**SOURCE PASSAGE**
^^^^

Days later, the agents made a proposal that was nearly as shocking: They wanted Ellis to confront his best friend with the evidence — and to wear a wire when he did it.
Ellis agreed, and his secret recording would play an important role in a case that had eluded authorities, helping convict Brodey Murbarger in the murder of Megan Nichols, 15, who vanished in 2014. Her remains were found three years later.
Murbarger, 27, who has denied the charge, was sentenced in January to 50 years in prison.
In Ellis’ first interview about the case, he told “Dateline” about his recorded confrontation and the dramatic end of a close friendship that he and Murbarger had spent years building in Fairfield, the small farming community where they grew up in southern Illinois.
Megan’s murder, he said, was the “ultimate betrayal.”
“He was being everything bad that we said we would never be,” said Ellis, 28.
Teenage drama in a small town
Ellis, who’s preparing to become a lawyer and lives in Fairfield, and Murbarger got close as high school freshmen. He said they were “very” similar — smart kids from a small, rural town who didn’t fit in with the farming families and wanted to get out.
Both earned straight A’s their senior year and were two of the students in a four-way tie for Fairfield Community High School’s 2014 valedictorian, Ellis said.
Murbarger had known Megan since grade school. She was outgoing and thoughtful — someone who thought of others first and wanted to make them laugh, her mother said.
Megan, who was a couple of years younger, reconnected with Murbarger in her eighth grade year and later in glee club — which Ellis said most likely magnified the animosity of what became a fraught relationship, because another girl whom Murbarger was seeing was also in the club.
Murbarger bragged about being with both girls, Ellis recalled.

^^^^

**EXTRACTED RECORDS**

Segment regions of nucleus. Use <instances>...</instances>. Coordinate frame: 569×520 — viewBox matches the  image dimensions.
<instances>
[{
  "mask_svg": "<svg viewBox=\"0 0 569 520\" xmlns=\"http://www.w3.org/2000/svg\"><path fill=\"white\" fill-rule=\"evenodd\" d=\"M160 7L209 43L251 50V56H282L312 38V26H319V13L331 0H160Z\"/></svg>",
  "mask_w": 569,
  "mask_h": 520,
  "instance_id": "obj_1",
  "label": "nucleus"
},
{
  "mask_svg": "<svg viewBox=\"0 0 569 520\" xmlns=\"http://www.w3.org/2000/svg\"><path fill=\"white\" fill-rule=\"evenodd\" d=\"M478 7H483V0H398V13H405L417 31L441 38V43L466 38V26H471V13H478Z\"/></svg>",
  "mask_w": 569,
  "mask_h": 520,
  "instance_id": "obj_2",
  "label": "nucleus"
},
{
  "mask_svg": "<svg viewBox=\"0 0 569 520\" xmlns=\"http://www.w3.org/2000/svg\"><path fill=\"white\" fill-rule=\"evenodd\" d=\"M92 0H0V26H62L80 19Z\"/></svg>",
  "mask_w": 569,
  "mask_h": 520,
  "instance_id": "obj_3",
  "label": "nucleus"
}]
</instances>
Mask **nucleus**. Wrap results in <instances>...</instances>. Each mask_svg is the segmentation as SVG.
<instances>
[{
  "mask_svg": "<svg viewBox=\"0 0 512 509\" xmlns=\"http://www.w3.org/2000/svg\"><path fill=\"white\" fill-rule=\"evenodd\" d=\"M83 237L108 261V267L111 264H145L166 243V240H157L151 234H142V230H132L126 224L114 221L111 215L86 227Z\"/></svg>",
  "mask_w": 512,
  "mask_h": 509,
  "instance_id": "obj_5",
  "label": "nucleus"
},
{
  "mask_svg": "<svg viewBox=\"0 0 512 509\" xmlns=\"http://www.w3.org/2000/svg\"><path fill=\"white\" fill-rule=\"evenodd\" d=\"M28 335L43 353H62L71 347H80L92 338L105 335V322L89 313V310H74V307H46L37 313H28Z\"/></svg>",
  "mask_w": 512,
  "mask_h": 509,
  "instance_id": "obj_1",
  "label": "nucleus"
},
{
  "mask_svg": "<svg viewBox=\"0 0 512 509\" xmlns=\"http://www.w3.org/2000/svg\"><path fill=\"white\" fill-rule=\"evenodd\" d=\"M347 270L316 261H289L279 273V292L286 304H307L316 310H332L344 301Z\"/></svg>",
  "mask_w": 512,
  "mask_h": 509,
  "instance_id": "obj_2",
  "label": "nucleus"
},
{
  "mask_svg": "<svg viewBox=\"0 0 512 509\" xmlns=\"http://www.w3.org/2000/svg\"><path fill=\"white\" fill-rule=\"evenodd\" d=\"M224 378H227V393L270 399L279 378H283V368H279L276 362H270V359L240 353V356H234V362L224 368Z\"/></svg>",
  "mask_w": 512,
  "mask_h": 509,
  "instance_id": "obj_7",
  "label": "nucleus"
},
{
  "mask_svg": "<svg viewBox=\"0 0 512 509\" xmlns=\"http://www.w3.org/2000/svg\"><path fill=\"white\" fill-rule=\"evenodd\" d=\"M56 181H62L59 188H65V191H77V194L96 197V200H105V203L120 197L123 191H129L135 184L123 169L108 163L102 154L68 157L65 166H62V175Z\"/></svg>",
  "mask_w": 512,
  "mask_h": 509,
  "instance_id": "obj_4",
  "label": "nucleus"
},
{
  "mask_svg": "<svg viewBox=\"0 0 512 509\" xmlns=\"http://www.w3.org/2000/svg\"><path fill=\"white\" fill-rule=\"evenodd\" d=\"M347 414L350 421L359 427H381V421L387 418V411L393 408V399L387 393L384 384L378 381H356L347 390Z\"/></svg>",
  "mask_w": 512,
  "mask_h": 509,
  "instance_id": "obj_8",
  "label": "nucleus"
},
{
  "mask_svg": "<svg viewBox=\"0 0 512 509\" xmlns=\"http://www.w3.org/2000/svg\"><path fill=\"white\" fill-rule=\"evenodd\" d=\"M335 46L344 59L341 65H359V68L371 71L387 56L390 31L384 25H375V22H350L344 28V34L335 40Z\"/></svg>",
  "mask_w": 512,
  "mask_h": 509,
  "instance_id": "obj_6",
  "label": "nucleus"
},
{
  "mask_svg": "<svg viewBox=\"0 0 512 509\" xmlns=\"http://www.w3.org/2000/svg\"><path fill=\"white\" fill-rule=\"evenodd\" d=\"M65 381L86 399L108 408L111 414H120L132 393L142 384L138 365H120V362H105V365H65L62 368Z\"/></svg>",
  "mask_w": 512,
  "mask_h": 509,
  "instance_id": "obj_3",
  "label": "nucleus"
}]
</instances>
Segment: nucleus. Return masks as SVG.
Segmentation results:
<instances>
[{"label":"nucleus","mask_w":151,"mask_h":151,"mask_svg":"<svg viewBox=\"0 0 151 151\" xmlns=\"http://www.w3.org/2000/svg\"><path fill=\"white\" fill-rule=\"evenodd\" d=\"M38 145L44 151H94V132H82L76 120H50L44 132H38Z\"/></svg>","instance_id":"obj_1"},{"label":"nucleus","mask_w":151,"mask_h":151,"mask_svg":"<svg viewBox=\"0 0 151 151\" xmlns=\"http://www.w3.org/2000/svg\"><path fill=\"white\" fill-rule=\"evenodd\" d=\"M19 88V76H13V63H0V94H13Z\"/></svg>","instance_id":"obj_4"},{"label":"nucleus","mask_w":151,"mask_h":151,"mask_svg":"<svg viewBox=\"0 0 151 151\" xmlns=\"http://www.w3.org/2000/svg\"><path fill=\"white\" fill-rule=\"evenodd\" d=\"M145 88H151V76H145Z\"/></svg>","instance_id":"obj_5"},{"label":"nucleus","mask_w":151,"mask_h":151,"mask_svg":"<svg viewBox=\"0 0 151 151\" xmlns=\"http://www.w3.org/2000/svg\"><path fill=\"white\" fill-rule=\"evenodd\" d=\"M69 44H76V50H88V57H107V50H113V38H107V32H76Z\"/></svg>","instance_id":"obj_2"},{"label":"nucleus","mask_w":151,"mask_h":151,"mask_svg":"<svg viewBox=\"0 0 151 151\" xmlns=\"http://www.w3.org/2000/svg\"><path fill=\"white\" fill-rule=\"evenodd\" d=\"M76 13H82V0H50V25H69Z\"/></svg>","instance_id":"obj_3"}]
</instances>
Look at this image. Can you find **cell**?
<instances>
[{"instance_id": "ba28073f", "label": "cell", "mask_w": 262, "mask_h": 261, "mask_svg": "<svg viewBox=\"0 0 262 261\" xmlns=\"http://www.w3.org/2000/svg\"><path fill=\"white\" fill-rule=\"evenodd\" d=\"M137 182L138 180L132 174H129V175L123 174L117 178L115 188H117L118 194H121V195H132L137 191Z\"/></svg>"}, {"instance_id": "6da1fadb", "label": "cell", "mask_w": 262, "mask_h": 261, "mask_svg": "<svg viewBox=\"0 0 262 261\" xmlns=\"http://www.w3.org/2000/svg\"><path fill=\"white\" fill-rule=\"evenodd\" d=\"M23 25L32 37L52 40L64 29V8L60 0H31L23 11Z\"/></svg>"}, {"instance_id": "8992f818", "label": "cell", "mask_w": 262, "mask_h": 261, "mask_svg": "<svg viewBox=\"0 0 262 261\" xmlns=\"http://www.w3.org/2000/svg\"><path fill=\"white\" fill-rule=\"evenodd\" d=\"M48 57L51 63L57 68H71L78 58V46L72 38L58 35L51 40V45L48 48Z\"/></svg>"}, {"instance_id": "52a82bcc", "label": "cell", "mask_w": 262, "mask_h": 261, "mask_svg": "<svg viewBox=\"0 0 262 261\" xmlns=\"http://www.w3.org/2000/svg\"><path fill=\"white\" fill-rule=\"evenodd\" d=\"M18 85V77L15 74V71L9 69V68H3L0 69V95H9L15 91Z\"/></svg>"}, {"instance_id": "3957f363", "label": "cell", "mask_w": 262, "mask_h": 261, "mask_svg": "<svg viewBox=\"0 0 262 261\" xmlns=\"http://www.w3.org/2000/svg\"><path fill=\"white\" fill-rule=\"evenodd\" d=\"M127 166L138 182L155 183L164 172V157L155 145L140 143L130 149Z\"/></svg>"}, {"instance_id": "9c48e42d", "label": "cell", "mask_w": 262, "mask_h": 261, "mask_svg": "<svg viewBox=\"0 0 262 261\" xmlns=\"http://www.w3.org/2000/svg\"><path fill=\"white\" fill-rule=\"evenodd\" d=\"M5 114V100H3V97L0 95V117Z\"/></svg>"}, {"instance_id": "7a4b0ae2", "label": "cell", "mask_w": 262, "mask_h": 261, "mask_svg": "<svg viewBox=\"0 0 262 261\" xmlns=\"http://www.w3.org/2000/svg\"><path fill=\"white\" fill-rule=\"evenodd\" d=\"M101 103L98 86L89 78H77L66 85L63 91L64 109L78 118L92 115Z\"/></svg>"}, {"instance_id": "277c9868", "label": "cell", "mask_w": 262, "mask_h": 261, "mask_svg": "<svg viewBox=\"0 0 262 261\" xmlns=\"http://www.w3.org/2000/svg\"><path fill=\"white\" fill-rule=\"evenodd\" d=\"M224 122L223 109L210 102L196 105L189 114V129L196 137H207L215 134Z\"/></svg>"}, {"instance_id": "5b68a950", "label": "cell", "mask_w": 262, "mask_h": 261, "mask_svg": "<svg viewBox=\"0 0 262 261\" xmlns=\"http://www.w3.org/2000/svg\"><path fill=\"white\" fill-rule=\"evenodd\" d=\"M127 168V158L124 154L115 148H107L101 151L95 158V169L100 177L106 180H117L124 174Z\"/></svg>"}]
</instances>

^^^^

**TASKS TO COMPLETE**
**A.** Answer these from the passage about the Megan Nichols murder case:
(i) How old was Megan when she vanished?
(ii) What prison sentence did Murbarger receive?
(iii) In which town did Ellis and Murbarger grow up?
**B.** Translate this sentence from the passage about the Megan Nichols murder case into Spanish: "Murbarger bragged about being with both girls, Ellis recalled."
**C.** Carry on the passage about the Megan Nichols murder case, starting after its last sentence.
The entries have no connection to the passage about the Megan Nichols murder case.

**RESPONSES PER TASK**
**A.**
(i) 15
(ii) 50 years
(iii) Fairfield

**B.** Murbarger se jactaba de estar con ambas chicas, recordó Ellis.

**C.**
The teenage drama that followed escalated when Murbarger — who had been spending more and more time with Megan — took the other girl to prom. When Megan’s mother, Kathy Jo Hutchcraft, forbade her daughter from seeing Murbarger, he showed up at their house anyway.
She told “Dateline” that he told her: “Look, you are way too controlling. You’re concerning me, and I think you need to be on medication.”
“I said: ‘Excuse me? She’s 15 years old. I can tell her that she can’t date you,’” Hutchcraft said.
Later, Hutchcraft said, Murbarger sent her a text message saying he had talked to a guidance counselor about her.
“They know what you’re doing to your child,” Hutchcraft said he wrote. “And I don’t want to get DCFS involved” — child protective services — “but I will if I have to.”
Hutchcraft said she didn’t respond.
Murbarger’s lawyer didn’t respond to requests for comment. His family declined to talk with “Dateline,” and the Wayne County Sheriff’s Office in Illinois declined to make Murbarger available for an interview after he was convicted.
Murbarger’s best friend, Ellis, said he wasn’t aware of the exchanges. To him, Murbarger had always been polite and respectful — “like a brother to me,” he said.
“My opinion of him at that time was that he was, at least deep down, a very logical person, a very smart person.”
In April 2014, Murbarger made a strange offer. He wanted to give Ellis all of his things — his guitars, video game consoles and motorcycle — in exchange for $3,000. Murbarger was sick of his family, he told Ellis, and he wanted to run away.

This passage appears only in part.